The last group, the blue area that gets completely shut off in the left brain hemisphere, shuts out the literal meanings out of our dreams, and instead is the reason why dream elements are symbols instead of real life references. For one, we end up having a hard time distinguishing between ourselves and the perspective of others. We may end up seeing ourselves as a stranger as self at the same time. We cannot identify and name things as what they are in our everyday life, so the imagery we see does not represent the same thing as in real life. Both these blocked area make it why your mother in a dream does not refer to your real mother, but to the mother character that lives in your pshyche; or that your best friend  in your dream is a personificatoin of the qualities you project on her or him in your waking life. It means that the image-language of the dreams is a language of symbols, metaphors, association and pictographs.
And that is one of the reasons why it is so important to shut down sensory input. If we are dreaming about symbols and some real life input gets through which is not a symbol at all, we might mistakenly take it for a symbol.

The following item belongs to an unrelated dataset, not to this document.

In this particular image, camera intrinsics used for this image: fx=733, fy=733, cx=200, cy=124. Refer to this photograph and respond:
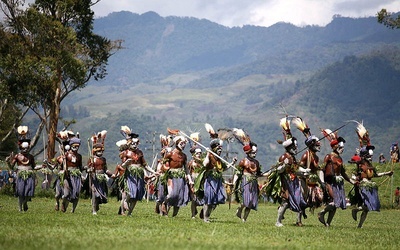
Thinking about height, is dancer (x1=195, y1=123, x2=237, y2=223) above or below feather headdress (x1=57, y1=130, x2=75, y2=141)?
below

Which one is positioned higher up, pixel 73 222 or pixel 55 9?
pixel 55 9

If we look at all the centers that get activated they fit with what we already can conclude of the parts of the brain that get shut off. 1 and 2 are involved with REM sleep and sleep cycle control, and they tell other parts of the brain to pay attention to what is coming. As a consequence of both you are conscious when you dream. You sleep and have no awareness of the outside world, but you are aware of the dream.

Then there is a group that helps to enhance the perception that the dream is somethign we are really experiencing. 6 and 9 make sure that you perceive yourself as moving in the dream and have bodily senses. 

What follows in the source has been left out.